> **TASKS AND EXERCISES**
1 - In the essay on Alaskan identity, render this sentence in French: "The identification of the real and authentic involves the drastic shrinking of that category."
2 - Carry on the essay on Alaskan identity and taxidermy decor past its final quoted passage.

> **EXCERPTED TEXT**
════
"This is classic Alaskan decor. I don't know too many homes without a bear rug or antlers on the wall. Most Alaskan homes have something that brings the outdoors in."
Sarah's attempt to negotiate her own identity as a "real American" first by hunting then by demonstrating that she knows how to handle the animal aesthetically results in a dramatic restriction of Alaskan identity and a bizarre claim about the identity of Alaskans.
Sarah grapples with the phallus |
Since it is obviously not true that all Alaskans have taxidermy on their walls it follows that there is a set of "real Alaskans" that Sarah belongs to and which, presumably, other residents of the state of Alaska do not. Her essential claim to be a part of the Volk then forces her to exclude a portion of precisely the demographic she identifies as traditional, natural, and of course real. The identification of the real and authentic involves the drastic shrinking of that category. Ultimately this logic would yield no demographic at all, but simply a field of singularities. Her identity and adequacy is thus tensed between an auto-Orientalizing, essentialist narrative of Alaskan and American identity and a logic that isn't productive of collectives, but of singularities that are capable of reversing the moral value of individuality and uniqueness.
"Some people would probably consider Alaskans as having this unique way of decorating our house, you know, because we have a trophy there on the wall. Well, unique maybe to others is the way we talk. Some people think we have an accent. Some people think it's unique that once in a while I make up a word."
════
> **INPUT DATA**
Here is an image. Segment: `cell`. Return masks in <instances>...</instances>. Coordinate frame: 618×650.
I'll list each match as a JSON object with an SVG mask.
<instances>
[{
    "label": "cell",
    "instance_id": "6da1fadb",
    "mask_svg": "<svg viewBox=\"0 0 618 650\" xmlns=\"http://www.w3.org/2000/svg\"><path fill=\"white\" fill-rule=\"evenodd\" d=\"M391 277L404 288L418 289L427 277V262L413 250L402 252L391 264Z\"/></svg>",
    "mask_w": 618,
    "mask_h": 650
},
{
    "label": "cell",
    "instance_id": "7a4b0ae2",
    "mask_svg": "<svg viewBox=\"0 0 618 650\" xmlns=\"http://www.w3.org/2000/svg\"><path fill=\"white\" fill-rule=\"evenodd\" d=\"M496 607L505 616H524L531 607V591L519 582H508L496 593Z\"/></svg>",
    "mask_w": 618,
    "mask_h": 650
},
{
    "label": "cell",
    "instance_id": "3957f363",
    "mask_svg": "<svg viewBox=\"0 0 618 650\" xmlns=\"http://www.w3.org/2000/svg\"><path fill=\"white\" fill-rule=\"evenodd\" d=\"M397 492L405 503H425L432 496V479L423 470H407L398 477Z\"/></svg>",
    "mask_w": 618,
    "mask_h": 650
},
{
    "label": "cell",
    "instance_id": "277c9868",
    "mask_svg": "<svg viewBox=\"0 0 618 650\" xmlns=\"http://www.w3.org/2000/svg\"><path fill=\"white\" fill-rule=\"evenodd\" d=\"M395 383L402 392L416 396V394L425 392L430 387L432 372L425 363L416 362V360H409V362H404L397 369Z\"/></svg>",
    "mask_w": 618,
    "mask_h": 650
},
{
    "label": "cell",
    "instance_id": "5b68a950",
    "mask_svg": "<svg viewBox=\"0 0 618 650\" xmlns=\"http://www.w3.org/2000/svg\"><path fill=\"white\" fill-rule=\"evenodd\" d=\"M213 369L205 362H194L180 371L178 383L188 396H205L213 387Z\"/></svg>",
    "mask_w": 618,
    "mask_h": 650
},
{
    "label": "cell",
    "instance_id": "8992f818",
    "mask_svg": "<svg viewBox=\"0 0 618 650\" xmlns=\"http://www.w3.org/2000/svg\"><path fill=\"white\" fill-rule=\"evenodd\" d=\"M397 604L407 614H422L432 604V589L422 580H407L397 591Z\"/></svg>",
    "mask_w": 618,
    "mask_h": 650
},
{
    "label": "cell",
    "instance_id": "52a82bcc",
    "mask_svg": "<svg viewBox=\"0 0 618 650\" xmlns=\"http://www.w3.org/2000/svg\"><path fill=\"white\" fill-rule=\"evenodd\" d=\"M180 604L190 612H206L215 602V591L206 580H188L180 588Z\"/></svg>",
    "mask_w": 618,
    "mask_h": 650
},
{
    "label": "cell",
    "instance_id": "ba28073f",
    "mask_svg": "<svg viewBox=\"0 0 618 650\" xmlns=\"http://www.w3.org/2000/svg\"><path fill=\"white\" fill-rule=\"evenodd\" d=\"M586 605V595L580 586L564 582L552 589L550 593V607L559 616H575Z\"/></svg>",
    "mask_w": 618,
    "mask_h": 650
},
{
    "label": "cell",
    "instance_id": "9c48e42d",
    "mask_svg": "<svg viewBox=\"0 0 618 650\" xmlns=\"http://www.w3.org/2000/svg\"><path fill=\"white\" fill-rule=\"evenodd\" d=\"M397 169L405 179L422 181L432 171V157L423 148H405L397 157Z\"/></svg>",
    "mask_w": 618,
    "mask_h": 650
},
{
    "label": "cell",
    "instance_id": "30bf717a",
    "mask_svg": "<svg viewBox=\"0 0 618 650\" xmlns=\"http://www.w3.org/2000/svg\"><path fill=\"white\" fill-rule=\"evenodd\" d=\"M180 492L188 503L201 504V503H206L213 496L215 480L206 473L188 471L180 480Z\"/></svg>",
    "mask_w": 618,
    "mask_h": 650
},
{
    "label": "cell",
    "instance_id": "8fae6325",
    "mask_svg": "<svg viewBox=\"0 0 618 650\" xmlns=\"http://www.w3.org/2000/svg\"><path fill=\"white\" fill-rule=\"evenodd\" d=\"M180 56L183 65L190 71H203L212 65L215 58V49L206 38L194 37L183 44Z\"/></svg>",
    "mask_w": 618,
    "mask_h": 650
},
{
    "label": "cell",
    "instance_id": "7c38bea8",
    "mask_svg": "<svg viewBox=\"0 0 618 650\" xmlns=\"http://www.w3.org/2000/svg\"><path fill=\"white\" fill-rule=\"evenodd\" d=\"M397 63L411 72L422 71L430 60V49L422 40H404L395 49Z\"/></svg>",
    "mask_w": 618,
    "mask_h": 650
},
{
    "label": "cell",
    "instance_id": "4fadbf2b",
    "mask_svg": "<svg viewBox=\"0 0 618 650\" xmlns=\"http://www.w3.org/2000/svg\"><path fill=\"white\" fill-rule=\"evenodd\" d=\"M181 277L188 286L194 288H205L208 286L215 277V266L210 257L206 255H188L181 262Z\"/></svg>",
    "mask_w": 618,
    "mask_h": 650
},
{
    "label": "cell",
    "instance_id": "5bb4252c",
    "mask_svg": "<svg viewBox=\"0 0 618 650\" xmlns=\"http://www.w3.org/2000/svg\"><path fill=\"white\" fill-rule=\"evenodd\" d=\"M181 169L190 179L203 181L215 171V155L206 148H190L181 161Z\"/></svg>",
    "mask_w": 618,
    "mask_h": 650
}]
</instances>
════
> **ANSWERS GIVEN**
1 - L'identification du réel et de l'authentique implique la réduction drastique de cette catégorie.

2 -
"Unique" presumably means unusual or abnormal, but her normalcy is precisely what she's trying to demonstrate. Her thoughts on Alaskan traditional aesthetics are capable existing on a continuum with her individual behavior, the much-contested "refudiate" and whether or not it's a quirky neologism or an inability to speak the national language and thus belong properly to the class of those capable of successfully identifying as American.
Regular folks as such sit down for a moment of national mediation. |
The contradictory travel narrative where the politician is tensed as a moment of national generality mediating between the authentic inside and the manufactured, political, economic outside is of course an essential part of modern American presidential campaigns. What we demand more than ever today is an impossible identity with the national politician that causes him to prove again and again his concrete identity in such a way that identities get voided of content.